TimeSeriesTransformer Class

Class for timeseries preprocess.

Construct a TimeSeriesTransformer.

Inheritance
azureml.training.tabular.featurization._azureml_transformer.AzureMLTransformer
TimeSeriesTransformer
azureml.training.tabular.featurization._featurization_info_provider.FeaturizationInfoProvider
TimeSeriesTransformer

Constructor

TimeSeriesTransformer(pipeline: Pipeline, pipeline_type: TimeSeriesPipelineType, featurization_config: FeaturizationConfig, time_index_non_holiday_features: List[str], lookback_features_removed: bool, **kwargs: Any)

Parameters

Name Description
pipeline_type
Required
<xref:FeaturizationConfig>

Type of pipeline to construct. Either Full or Reduced for CV split featurizing

featurization_config
Required

The featurization config for customization.

kwargs
Required

dictionary contains metadata for TimeSeries. time_column_name: The column containing dates. grain_column_names: The set of columns defining the multiple time series. origin_column_name: latest date from which actual values of all features are assumed to be known with certainty. drop_column_names: The columns which will needs to be removed from the data set. group: the group column name.

pipeline
Required
time_index_non_holiday_features
Required
lookback_features_removed
Required

Methods

add_dummy_order_column

Add the dummy order column to the pandas data frame.

fit

Fit the TimeSeriesTransformer.

fit_transform

Fit and transform data for a training scenario.

Please note that there is no row data contract for the output DataFrame. That is, the output may have a different number and ordering of rows than the input.

The steps here are:

  1. Fit the transformer: create the internal transform pipeline
  2. Common transform validation and preparation
  3. Fill datetime gaps and impute missing target values
  4. Call the internal pipeline's fit_transform method
  5. Common finalization
  6. Save the order of columns in the transformed data
get_auto_lag

Return the heuristically inferred lag.

If lags were not defined as auto, return None. ClientException is raised if fit was not called. :return: Heuristically defined target lag or None. :raises: ClientException

get_auto_max_horizon

Return auto max horizon.

If max_horizon was not defined as auto, return None. :return: Heuristically defined max_horizon or None. :raises: ClientException

get_auto_window_size

Return the auto rolling window size.

If rolling window was not defined as auto, return None. ClientException is raised if fit was not called. :return: Heuristically defined rolling window size or None. :raises: ClientException

get_col_internal_type

Get the internal type of a featured column. If it is a reserved column, return the column name. If it is a lag/rolling window column, return corresponding types defined in the transformer class. If it is a user input column, return other.

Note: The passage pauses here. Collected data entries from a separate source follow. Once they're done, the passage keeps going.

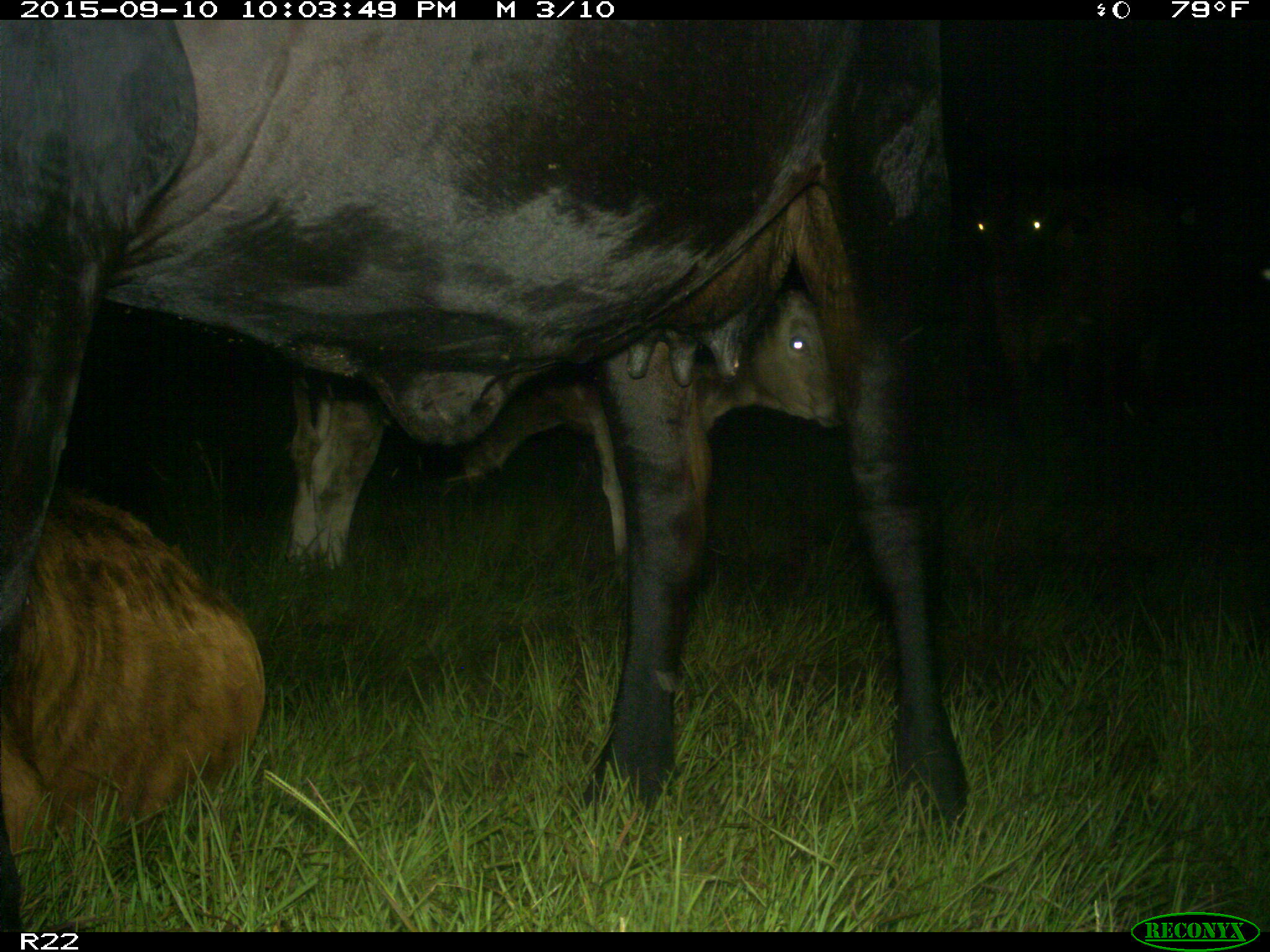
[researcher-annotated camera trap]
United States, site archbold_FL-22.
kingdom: Animalia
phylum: Chordata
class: Mammalia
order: Artiodactyla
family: Bovidae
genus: Bos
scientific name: Bos taurus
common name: domestic cow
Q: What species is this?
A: Bos taurus (domestic cow).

get_engineered_feature_names

Get the transformed column names.

get_featurization_summary

Return the featurization summary for all the input features seen by TimeSeriesTransformer. :param kwargs:

See below

get_json_strs_for_engineered_feature_names

Return JSON string list for engineered feature names.

get_params
get_target_lags

Return target lags if any.

get_target_rolling_window_size

Return the size of rolling window.

remove_rows_with_imputed_target
select_latest_origin_dates

Select rows from X with latest origin times within time-grain groups.

Logic: Group X by time, grain -> Find latest origin in each group -> Return row containing latest origin for each group. :param time_column_name: The time column name from data frame. :param time_series_id_column_names: The time series ID column names. :param origin_column_name: Origin time column name. :return: The data frame, containing only latest origins.

transform

Transform data for a scoring scenario.

This transform has two different behaviors depending on whether y input is given -

If y is not None, the output will contain the target quantity in the self.target_column_name column; this ensures that consumers of the transform can retrieve the target aligned to the transformed data. The transform will also fill time index gaps and impute missing target values when y is given. This behavior is usually best for in-sample scoring scenarios.

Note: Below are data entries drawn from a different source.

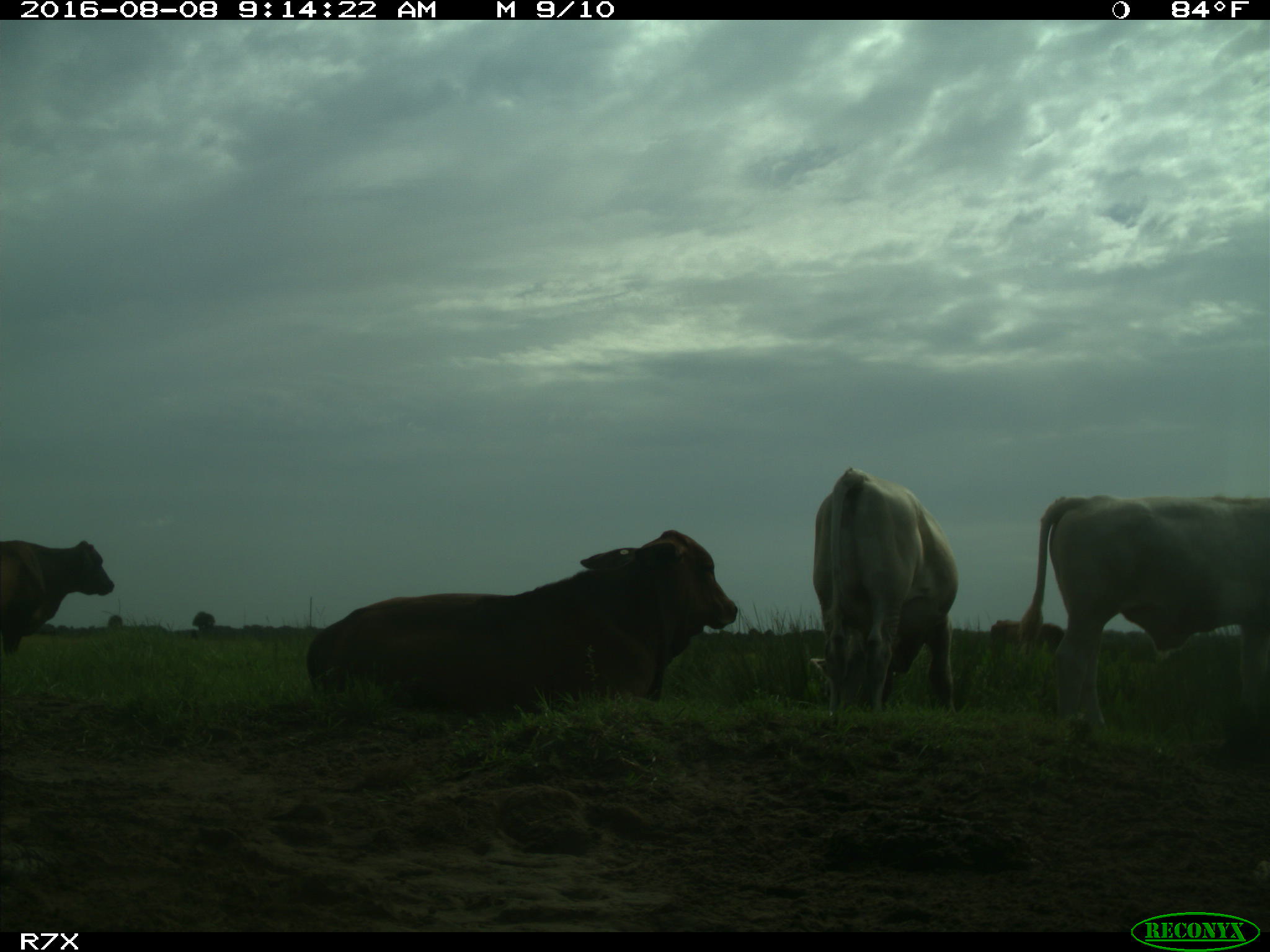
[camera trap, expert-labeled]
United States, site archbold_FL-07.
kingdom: Animalia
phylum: Chordata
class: Mammalia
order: Artiodactyla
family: Bovidae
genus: Bos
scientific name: Bos taurus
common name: domestic cow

If y is None, the output is just the transformed feature DataFrame and will not have time index gaps filled. This behavior is usually best for out-of-sample scoring scenarios.

In either case, the output will contain the columns determined during fit/training and in the same order as that determined at fit/training. Please note that this method does not specify a contract for the rows of the output DataFrame. That is, the output may have a different number and ordering of rows than the input.

The transform steps are:

  1. Common validation and preparation
  2. Remove rows that do not conform to the frequency determined during training
  3. If y input is given, append to the input, fill gaps and impute missing target values
  4. Infer the scoring data frequency and check that it is compatible with training frequency
  5. Call the internal pipeline's transform method
  6. Add an indicator column for missing target values
  7. Common finalization
  8. Restore column order determined during training

add_dummy_order_column

Add the dummy order column to the pandas data frame.

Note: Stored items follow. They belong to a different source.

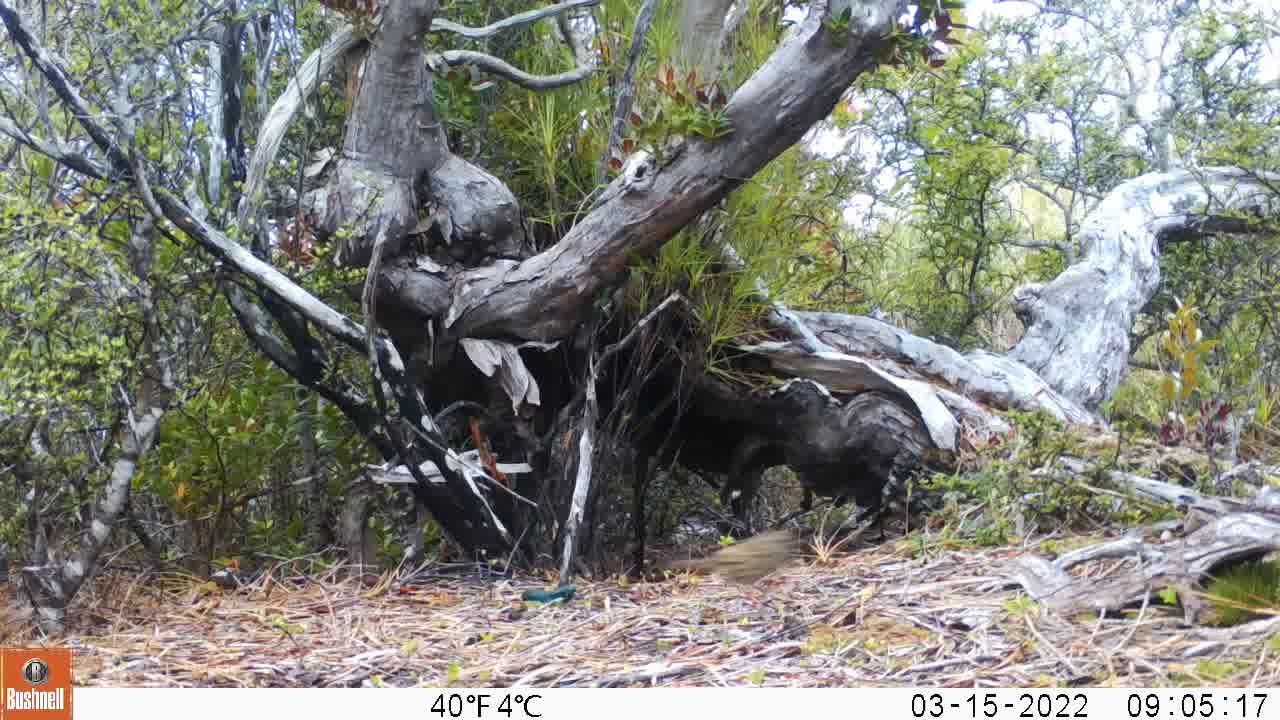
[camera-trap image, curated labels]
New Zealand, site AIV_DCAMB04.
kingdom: Animalia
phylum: Chordata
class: Aves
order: Passeriformes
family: Prunellidae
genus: Prunella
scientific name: Prunella modularis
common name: dunnock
Dunnock (Prunella modularis).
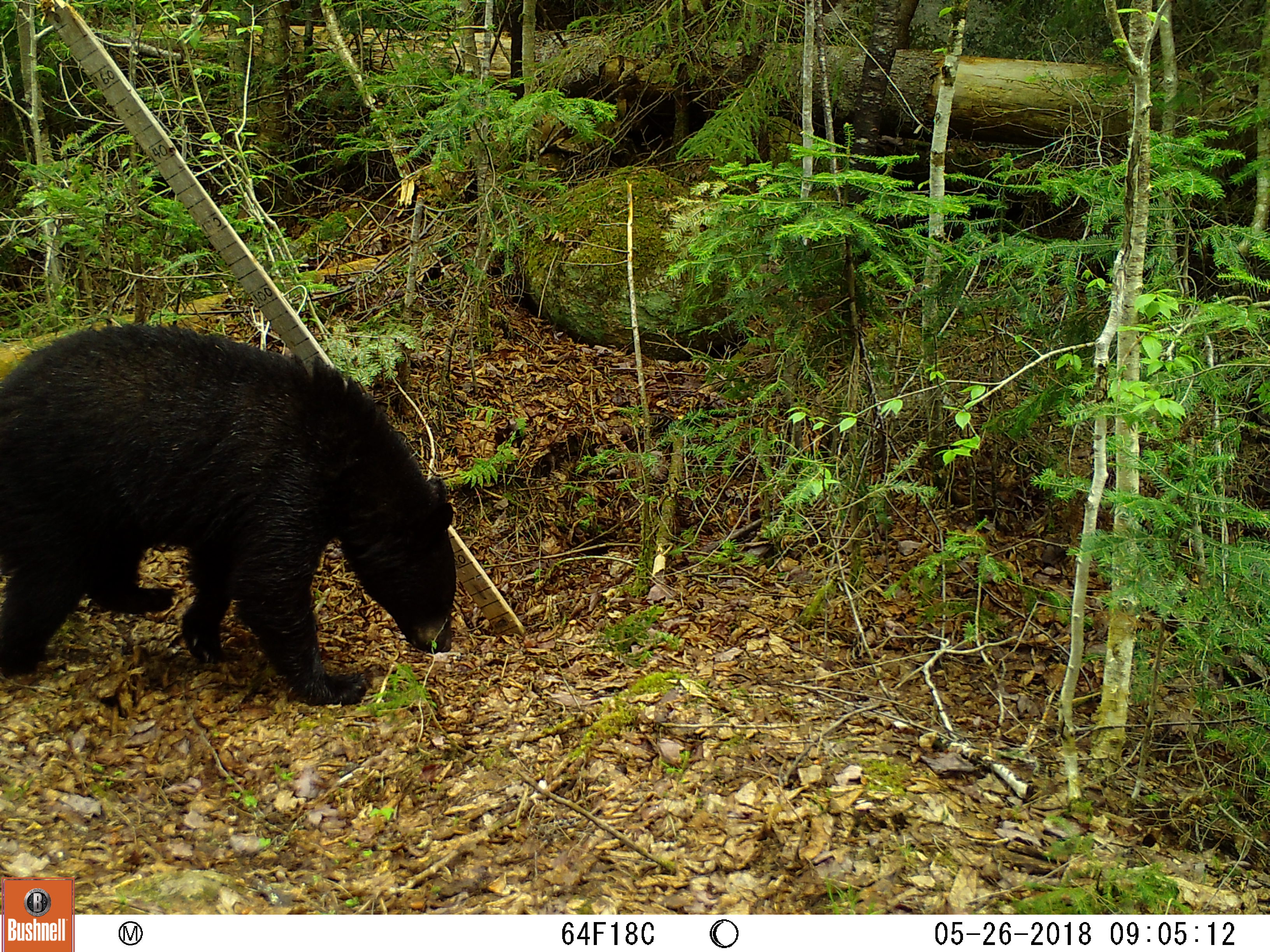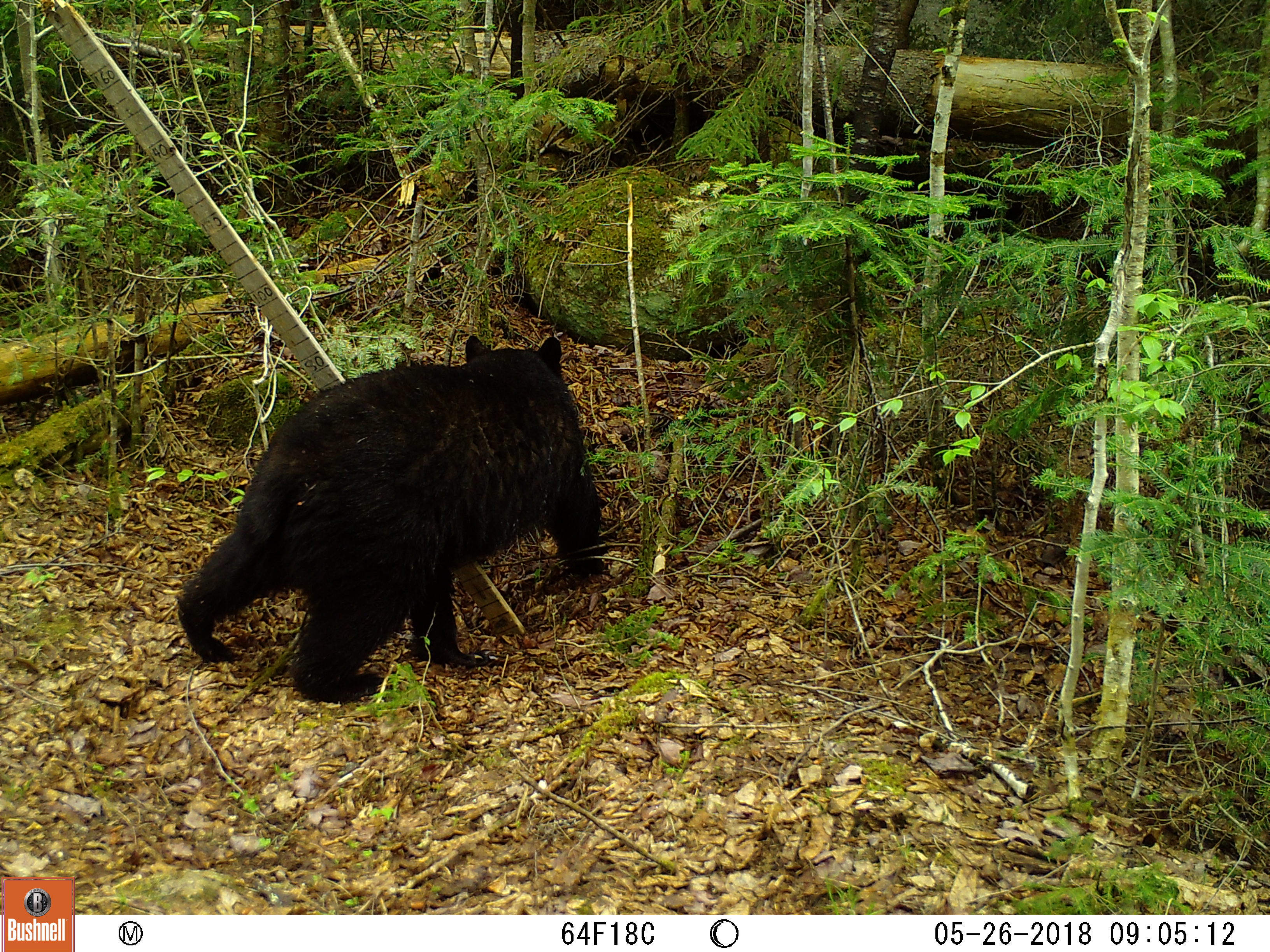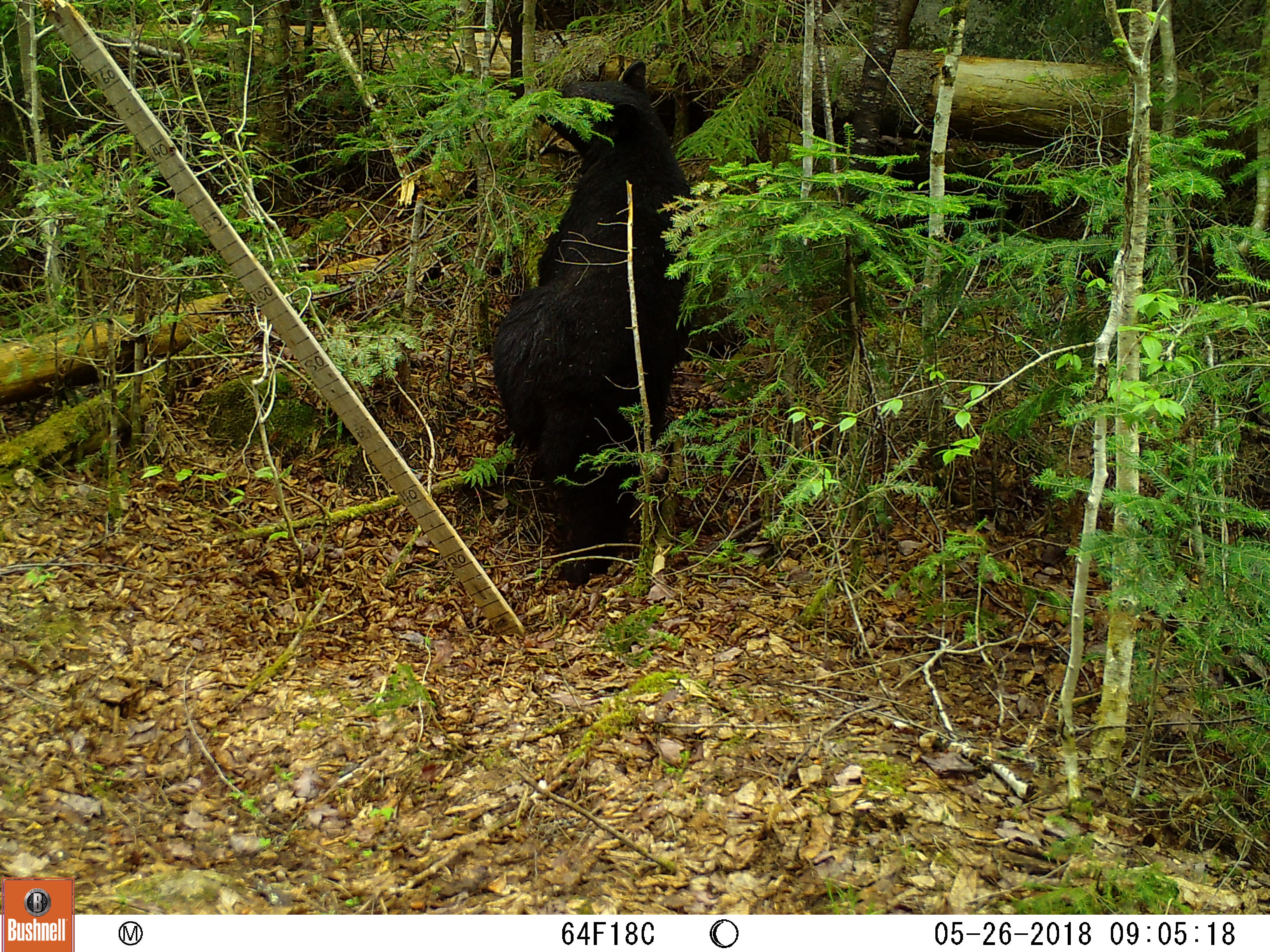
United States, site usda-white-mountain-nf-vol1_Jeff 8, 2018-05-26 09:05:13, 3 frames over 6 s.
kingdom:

add_dummy_order_column(X: DataFrame) -> None

Parameters

Name Description
X
Required

The data frame which will undergo order column addition.

fit

Fit the TimeSeriesTransformer.

fit(X: DataFrame, y: ndarray | None = None) -> TimeSeriesTransformer

Parameters

Name Description
df
Required

Dataframe representing text, numerical or categorical input.

y
Required

The target quantity.

Returns

Type Description

TimeSeriesTransformer

fit_transform

Fit and transform data for a training scenario.

Please note that there is no row data contract for the output DataFrame. That is, the output may have a different number and ordering of rows than the input.

The steps here are:

  1. Fit the transformer: create the internal transform pipeline
  2. Common transform validation and preparation
  3. Fill datetime gaps and impute missing target values
  4. Call the internal pipeline's fit_transform method
  5. Common finalization
  6. Save the order of columns in the transformed data
fit_transform(df: DataFrame, y: ndarray) -> DataFrame

Parameters

Name Description
df
Required

Dataframe representing text, numerical or categorical input.

y
Required

The target quantity.

Returns

Type Description

pandas.DataFrame

get_auto_lag

Return the heuristically inferred lag.

If lags were not defined as auto, return None. ClientException is raised if fit was not called. :return: Heuristically defined target lag or None. :raises: ClientException

get_auto_lag() -> List[int] | None

get_auto_max_horizon

Return auto max horizon.

If max_horizon was not defined as auto, return None. :return: Heuristically defined max_horizon or None. :raises: ClientException

get_auto_max_horizon() -> int | None

get_auto_window_size

Return the auto rolling window size.

If rolling window was not defined as auto, return None. ClientException is raised if fit was not called. :return: Heuristically defined rolling window size or None. :raises: ClientException

get_auto_window_size() -> int | None

get_col_internal_type

Get the internal type of a featured column. If it is a reserved column, return the column name. If it is a lag/rolling window column, return corresponding types defined in the transformer class. If it is a user input column, return other.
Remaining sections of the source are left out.